Lola Akinlade, Staff Writer

It’s spring, flowers are blooming, graduation is approaching, and people are going to concerts dressed in colorful indie outfits… but are they appropriate?

It’s common to see concert attire include a lot of sparkles, bindis, fringes, and crop tops, portraying a “Bohemian” look. A bindi is a dot placed on the center of the forehead traditionally worn by Hindu women. Celebrities like Vanessa Hudgens and Selena Gomez have been seen wearing bindis to concerts. However, people fail to stop and think about what their attire means. That bindi people casually wear signifies much more to the Hindu religion.

“I’m not going to stop you from wearing it, but everything we do put on our forehead is very spiritual. So, married women wear their bindis, but also younger girls in the Hindu religion wear it for fashion, but we know where to wear them. We wear them appropriately. I feel if you wear cultural items like that to places like Coachella (a popular music festival), it’s kinda out of place,” freshman Rinny Singapori, a Hindu, shared.

The different mixing of cultures falls into a category called cultural appropriation. According to Wikipedia, this is “the adoption of elements of one culture by members of a different culture.”  The mixing and blending of cultures isn’t necessarily bad, but it’s important to know the significance of what one is wearing. Although the bindi has lost significance over the years, it still has a special meaning today in the Indian tradition. When people wear bindis as a fashion statement, it is making something

I feel if you wear cultural items like that to places like Coachella (a popular music festival), it’s kinda out of place”

— Rinny Singapori

sacred to the Indian tradition into something that is worn just for fun. This devalues the bindi in our society. It is essential to know the meaning of what you’re wearing and not take it out of context.

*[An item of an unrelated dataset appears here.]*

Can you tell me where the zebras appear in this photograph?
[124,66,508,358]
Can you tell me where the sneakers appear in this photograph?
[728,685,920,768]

This is specifically harmful when majorities take sacred items from a minority because the majority is often shown more in our society, therefore its portrayal often signifies what our society thinks is accurate. An example of this is when people wear Native American headdresses. Last year, it was a huge trend for people to wear these headdresses as a hipster fashion piece. Singer-songwriter Pharrell Williams angered many by wearing the headdress in an Elle magazine photo shoot last year. Wearing this not only reinforces stereotypes, but it also devalues the headdress.

The Native American headdress has a much deeper spiritual meaning and casually wearing it as a fashion item degrades it. Native Americans believed that if they carried certain items from animals, they could actually acquire the power of the animals. The headdress wasn’t something that was worn at will but had to be earned.

I’ve heard people try to justify their appropriation by using the, “If non-Americans can wear jeans, why can’t I wear a bindi?” line. However, jeans aren’t seen as something sacred in America, unlike bindis, which hold a deeper spiritual meaning in the Indian tradition.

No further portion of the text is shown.